OBJECTIVE = Please write out exactly the lines that begin at the line containing "What is the intervening" and run to the end of the records.

DATASET =
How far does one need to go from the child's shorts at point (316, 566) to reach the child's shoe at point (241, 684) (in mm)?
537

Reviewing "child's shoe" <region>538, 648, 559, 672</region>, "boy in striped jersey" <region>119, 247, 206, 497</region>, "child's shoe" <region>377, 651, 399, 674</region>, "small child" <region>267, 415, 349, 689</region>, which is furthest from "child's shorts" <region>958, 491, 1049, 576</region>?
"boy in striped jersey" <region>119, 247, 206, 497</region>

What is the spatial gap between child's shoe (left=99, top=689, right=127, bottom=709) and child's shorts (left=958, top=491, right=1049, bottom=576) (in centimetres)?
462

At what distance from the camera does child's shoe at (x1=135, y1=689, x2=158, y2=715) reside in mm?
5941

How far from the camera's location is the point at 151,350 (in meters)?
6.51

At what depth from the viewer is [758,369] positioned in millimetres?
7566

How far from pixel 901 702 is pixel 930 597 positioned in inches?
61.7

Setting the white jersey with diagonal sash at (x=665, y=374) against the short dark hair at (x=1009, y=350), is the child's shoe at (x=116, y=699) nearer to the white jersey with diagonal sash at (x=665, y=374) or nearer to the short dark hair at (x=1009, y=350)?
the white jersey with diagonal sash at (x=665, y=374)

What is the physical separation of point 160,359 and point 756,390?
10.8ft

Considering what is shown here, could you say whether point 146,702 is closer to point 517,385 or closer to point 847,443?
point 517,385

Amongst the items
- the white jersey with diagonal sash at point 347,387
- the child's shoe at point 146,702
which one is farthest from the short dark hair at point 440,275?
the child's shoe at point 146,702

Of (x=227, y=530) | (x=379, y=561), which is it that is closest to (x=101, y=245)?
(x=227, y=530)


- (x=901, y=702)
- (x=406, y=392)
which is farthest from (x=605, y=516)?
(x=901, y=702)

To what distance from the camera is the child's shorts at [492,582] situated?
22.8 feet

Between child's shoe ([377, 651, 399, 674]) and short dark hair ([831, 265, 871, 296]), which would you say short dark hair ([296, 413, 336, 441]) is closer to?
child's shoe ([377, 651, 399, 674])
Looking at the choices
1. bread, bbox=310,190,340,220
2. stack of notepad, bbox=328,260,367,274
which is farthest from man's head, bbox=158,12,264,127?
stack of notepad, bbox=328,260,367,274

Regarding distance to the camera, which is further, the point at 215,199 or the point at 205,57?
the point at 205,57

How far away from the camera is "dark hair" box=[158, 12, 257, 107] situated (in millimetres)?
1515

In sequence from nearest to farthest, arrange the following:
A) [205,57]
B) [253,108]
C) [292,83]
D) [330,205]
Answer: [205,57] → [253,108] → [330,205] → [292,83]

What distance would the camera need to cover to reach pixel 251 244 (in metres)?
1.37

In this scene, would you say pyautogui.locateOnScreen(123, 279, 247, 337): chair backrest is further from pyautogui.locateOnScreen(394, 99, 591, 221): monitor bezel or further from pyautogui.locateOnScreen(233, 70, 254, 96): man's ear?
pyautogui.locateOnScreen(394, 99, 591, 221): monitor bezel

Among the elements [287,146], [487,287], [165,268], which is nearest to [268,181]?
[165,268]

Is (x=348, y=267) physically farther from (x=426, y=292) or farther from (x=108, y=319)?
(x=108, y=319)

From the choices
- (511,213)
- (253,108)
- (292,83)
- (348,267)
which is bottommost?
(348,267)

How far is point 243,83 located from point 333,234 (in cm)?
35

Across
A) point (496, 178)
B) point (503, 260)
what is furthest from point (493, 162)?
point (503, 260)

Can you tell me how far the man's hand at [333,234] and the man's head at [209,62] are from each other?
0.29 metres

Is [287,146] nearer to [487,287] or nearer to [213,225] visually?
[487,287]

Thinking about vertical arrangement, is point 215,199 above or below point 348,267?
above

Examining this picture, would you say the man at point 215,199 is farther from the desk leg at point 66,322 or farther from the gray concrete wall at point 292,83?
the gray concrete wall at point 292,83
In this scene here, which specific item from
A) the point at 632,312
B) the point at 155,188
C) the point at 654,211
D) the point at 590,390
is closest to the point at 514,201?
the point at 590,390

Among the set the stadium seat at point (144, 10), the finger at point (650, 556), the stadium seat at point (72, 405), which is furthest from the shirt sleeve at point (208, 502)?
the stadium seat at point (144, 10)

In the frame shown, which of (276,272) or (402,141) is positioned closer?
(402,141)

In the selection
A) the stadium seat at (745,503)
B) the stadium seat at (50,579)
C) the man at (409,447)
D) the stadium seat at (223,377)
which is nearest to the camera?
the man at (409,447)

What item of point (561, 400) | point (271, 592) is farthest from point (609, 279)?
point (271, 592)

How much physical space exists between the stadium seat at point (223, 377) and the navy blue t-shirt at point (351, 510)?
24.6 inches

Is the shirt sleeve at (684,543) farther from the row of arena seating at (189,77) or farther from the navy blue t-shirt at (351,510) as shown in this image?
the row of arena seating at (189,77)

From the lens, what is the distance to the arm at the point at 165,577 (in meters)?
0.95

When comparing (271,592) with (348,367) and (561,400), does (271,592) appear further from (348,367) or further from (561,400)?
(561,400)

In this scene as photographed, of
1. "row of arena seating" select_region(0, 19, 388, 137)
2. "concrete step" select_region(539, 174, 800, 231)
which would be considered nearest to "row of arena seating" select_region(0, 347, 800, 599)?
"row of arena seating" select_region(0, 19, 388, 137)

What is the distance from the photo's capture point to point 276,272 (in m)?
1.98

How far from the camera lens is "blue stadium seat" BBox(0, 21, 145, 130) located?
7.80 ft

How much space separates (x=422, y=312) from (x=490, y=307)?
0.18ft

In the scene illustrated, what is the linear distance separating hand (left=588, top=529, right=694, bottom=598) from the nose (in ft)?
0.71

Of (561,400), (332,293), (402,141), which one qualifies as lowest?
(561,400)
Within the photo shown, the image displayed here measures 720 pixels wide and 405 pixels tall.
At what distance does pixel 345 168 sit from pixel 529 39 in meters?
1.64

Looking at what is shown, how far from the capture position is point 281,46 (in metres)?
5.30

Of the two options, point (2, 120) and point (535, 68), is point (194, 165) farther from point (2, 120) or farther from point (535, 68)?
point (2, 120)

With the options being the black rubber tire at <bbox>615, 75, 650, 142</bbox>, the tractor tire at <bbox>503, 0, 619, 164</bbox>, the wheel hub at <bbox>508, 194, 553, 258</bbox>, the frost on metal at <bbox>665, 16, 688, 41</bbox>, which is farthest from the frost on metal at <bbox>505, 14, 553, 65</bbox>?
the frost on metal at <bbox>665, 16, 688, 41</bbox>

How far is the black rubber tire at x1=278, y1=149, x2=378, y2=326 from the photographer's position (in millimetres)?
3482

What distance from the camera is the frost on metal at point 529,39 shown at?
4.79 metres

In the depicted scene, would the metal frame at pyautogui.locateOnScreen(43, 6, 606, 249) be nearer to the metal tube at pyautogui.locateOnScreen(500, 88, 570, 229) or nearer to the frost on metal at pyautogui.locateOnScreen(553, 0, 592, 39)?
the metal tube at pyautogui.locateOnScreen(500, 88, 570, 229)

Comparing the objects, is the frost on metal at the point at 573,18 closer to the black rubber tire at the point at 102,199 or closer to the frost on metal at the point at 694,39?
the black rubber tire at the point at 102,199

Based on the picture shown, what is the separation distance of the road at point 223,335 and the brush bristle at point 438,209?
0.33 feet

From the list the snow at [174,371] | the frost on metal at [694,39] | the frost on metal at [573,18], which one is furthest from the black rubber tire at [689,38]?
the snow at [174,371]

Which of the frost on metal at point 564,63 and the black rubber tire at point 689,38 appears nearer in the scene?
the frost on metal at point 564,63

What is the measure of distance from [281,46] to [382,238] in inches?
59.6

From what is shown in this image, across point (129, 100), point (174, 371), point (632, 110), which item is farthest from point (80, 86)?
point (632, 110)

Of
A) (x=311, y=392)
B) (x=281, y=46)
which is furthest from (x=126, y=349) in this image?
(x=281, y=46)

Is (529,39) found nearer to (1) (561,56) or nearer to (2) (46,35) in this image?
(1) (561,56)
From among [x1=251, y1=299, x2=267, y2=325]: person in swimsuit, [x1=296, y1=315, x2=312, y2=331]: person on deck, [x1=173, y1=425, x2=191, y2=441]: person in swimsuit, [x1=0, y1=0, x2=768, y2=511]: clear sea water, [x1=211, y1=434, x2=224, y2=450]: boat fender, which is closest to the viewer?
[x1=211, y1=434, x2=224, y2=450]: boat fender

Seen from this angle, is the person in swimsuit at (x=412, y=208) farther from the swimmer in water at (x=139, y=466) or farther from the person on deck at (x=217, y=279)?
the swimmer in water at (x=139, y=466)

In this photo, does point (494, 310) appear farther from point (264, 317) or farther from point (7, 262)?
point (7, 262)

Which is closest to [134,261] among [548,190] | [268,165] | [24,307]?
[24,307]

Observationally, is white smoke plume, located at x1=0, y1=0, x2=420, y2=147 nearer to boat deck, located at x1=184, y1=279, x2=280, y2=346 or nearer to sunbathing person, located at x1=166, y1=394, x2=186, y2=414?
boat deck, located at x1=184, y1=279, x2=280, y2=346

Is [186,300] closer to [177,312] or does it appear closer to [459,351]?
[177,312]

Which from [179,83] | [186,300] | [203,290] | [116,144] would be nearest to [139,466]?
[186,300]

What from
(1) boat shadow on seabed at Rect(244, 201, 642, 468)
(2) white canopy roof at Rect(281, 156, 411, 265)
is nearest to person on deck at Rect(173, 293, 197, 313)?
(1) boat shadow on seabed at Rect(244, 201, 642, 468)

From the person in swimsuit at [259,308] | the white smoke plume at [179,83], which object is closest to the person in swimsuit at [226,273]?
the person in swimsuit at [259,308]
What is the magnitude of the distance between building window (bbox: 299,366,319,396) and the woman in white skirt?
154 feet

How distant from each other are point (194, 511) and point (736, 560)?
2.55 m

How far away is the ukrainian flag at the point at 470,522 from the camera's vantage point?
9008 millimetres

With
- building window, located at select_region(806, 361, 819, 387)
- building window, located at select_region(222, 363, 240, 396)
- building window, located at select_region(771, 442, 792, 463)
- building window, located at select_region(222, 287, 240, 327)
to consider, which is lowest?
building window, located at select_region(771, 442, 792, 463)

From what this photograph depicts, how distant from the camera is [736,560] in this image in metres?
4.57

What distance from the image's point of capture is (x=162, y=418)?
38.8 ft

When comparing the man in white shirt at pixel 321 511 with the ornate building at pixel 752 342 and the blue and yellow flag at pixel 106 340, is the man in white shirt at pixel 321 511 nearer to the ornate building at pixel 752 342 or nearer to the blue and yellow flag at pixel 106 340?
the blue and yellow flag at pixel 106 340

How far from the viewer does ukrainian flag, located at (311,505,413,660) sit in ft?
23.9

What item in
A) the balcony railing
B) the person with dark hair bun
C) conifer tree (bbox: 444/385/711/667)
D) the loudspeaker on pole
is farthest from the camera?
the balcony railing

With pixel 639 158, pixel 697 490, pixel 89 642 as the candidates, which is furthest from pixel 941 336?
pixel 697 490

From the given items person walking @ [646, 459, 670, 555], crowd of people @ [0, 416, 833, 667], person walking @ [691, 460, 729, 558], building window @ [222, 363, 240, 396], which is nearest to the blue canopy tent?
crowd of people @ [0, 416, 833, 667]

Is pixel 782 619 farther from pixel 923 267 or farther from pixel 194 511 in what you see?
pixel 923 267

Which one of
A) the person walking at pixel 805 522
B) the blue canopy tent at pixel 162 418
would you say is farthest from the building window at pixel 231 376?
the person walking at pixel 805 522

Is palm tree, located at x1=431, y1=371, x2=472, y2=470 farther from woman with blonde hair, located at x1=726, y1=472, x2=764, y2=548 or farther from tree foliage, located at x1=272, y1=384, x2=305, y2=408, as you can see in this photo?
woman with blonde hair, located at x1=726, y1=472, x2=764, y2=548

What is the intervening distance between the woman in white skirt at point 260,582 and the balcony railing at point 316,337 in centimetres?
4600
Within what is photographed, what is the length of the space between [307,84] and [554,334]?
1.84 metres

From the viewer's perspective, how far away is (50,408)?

EXERCISE ANSWER =
What is the intervening distance between the woman in white skirt at point 260,582 and the balcony railing at point 316,337 in centimetres?
4600
Within what is photographed, what is the length of the space between [307,84] and [554,334]?
1.84 metres

From the viewer's perspective, how far away is (50,408)?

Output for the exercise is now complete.